_The task:_ Render the part that opens with the line containing "Which comparison holds" and closes with the line containing "Taking a look" as a Markdown table with the columns Row and Line. Number each row and skip any blank lines.

_Available data:_
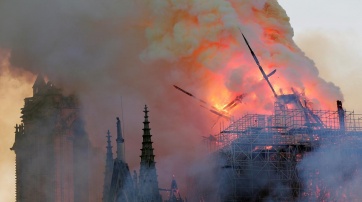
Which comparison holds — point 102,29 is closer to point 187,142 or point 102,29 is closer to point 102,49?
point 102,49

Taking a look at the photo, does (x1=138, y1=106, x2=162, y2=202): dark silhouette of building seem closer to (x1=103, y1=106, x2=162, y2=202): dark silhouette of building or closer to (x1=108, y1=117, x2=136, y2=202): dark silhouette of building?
---
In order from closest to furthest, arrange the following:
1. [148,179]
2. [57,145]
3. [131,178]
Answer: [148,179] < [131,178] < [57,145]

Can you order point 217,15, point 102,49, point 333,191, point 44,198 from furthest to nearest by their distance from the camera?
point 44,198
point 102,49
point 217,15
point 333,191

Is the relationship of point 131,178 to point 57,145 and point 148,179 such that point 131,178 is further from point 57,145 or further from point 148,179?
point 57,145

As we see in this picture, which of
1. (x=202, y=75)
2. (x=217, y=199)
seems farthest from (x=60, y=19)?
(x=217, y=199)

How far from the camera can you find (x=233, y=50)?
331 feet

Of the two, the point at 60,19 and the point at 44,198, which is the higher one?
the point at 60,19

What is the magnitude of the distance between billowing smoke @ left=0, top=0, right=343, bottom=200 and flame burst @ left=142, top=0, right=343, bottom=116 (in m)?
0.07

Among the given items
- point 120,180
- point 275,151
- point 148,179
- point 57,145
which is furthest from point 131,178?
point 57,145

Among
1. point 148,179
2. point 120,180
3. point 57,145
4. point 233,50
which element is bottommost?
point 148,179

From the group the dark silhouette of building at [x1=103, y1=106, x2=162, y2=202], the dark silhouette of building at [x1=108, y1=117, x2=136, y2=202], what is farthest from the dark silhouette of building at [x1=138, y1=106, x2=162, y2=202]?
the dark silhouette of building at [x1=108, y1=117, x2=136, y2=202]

_Reply to the task:_
| Row | Line |
|---|---|
| 1 | Which comparison holds — point 102,29 is closer to point 187,142 or point 102,29 is closer to point 102,49? |
| 2 | point 102,49 |
| 3 | Taking a look at the photo, does (x1=138, y1=106, x2=162, y2=202): dark silhouette of building seem closer to (x1=103, y1=106, x2=162, y2=202): dark silhouette of building or closer to (x1=108, y1=117, x2=136, y2=202): dark silhouette of building? |